Я бы сам на такую программу валом валил!
Всюду немецкие полицейские, чисто вымытые, крепко вытертые, туго набитые украинским салом и хлебом.
Нас еще два раза пересаживают. Совсем уж непонятно почему.
На одной из больших станций на платформе в толпе ожидающих стоят Аверченко, Гуськин, актриса с собачкой — все как на подбор высокого роста.

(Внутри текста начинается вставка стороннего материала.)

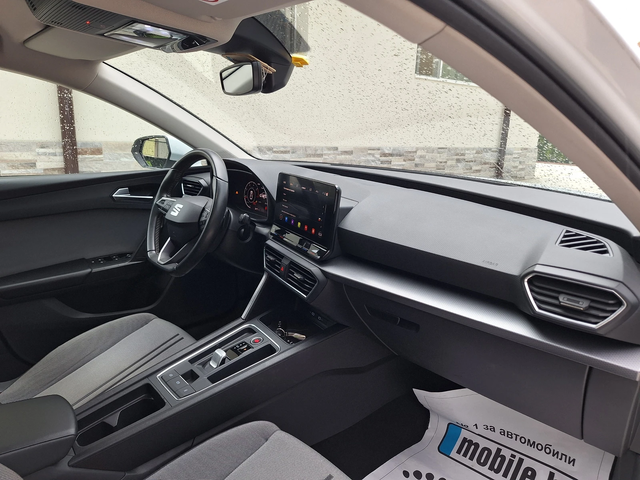 Seat Leon 2.0 TDI УНИКАЛНА - автомобили, коли, обяви за нови и употребявани 13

Вдруг подбегает к ним запыхавшийся субъект — котелок на затылке, распахнутое пальто вздулось кривым парусом, глаза блуждают.
— Извините, мене вопрос — вы не лилипуты?

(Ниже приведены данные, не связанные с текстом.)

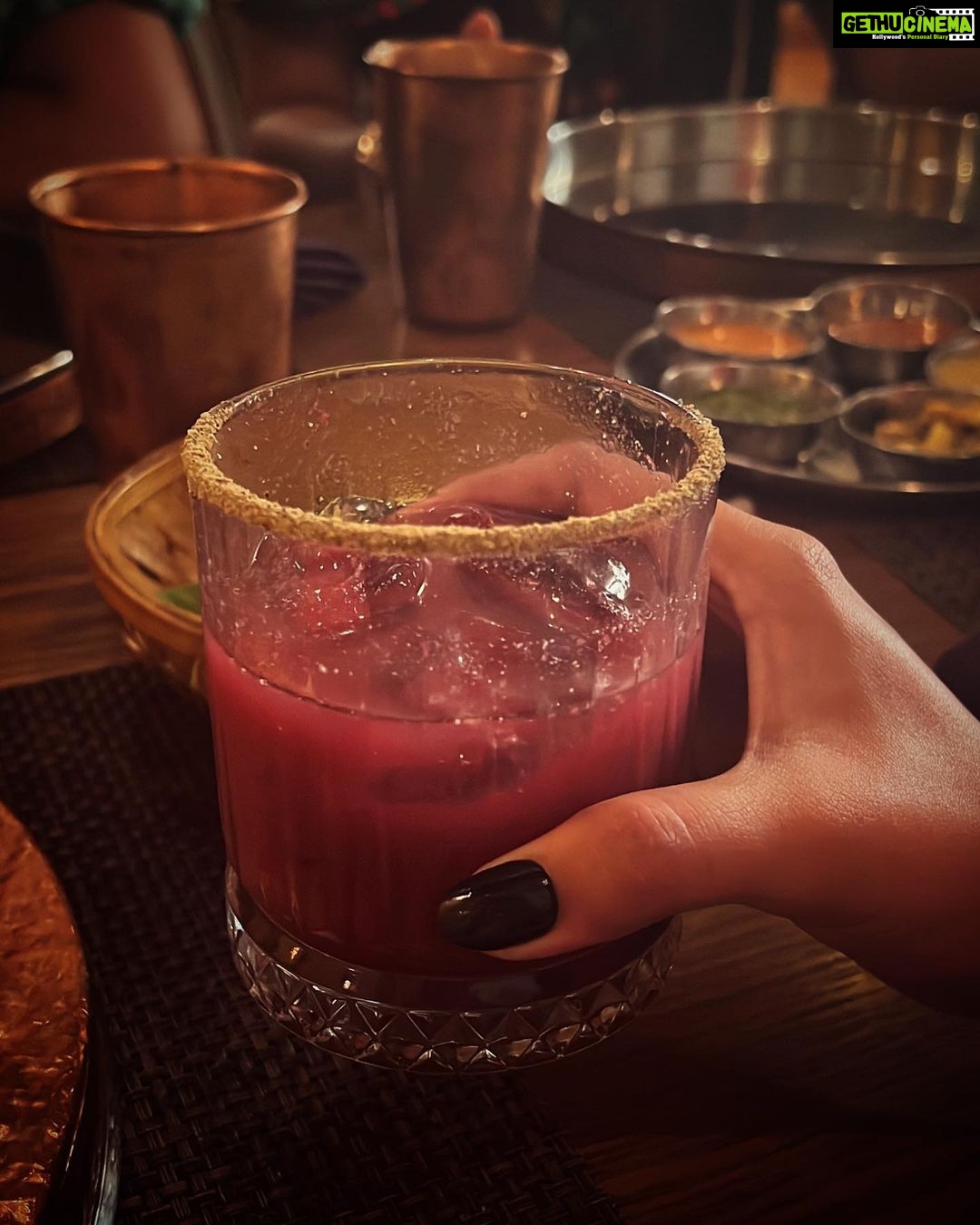 Samiksha Jaiswal Instagram - Life happens,🤷🏻♀️ brunch helps!🧡 . . . . . . . . . . . . . . . . . . . . . . . . . . #goa #brunchtime #postoftheday #orange #instagood #instapost #food Jamun, Goa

— Нет, — скромно отвечает Аверченко.
Кривой парус несет субъекта дальше.
Гуськин даже не удивился.
— Вероятно, ожидается труппа и запоздала приездом. Чего же вы смеетесь? Это же часто бывает, что труппа опаздывает. Что-о?
Он находит вопрос вполне естественным.
С каждой пересадкой состав публики меняется. Появляются прилично и даже элегантно одетые люди, «господа». К последнему перегону остаются сплошь одни «господа» да «барыни».
«Куда же они все девались?»
Уйдет в станционную мужскую комнату темная личность с чемоданчиком, а выходит из мужской комнаты совершенно ясная личность — адвокат, помещик, гидра контрреволюции, с гладко причесанной головой, в чистом воротничке, и несет рукой в перчатке тот же чемоданчик. Эге! Лица-то все знакомые. Вон и тот, пухлый, с бородкой, — расчесал бородку, брови нахмурил, снимает озабоченно пушинку с рукава драпового пальто и уже выражает недовольство какими-то порядками: «Безобразие! Эдакая распущенность!»
Ну уж если дошло до «безобразия» и «распущенности», значит, почва у нас под ногами прочная.
Скоро и Киев.
Гуськин озадачивает нас неожиданным вопросом:
— А где вы все думаете остановиться?
— Где-нибудь в отеле.
— В отеле?
Он загадочно усмехается.
— А что?
— Говорят, что все отели реквизированы. И в частных квартирах столько народу набито, что я хотел бы, чтобы в моем кошельке было так тесно.
Что-о?
У меня знакомых в Киеве не было, и куда сунуться, если в отель не пустят, — я не имела никакого представления.
— Это, собственно говоря, Гуськин, ваша обязанность, — сказал Аверченко, — раз вы импресарио, вы должны были приготовить помещение, списаться с кем-нибудь, что ли.
— А с кем я спишусь? Господину гетману напишу? Так я бы ему написал, а он бы мне прописал.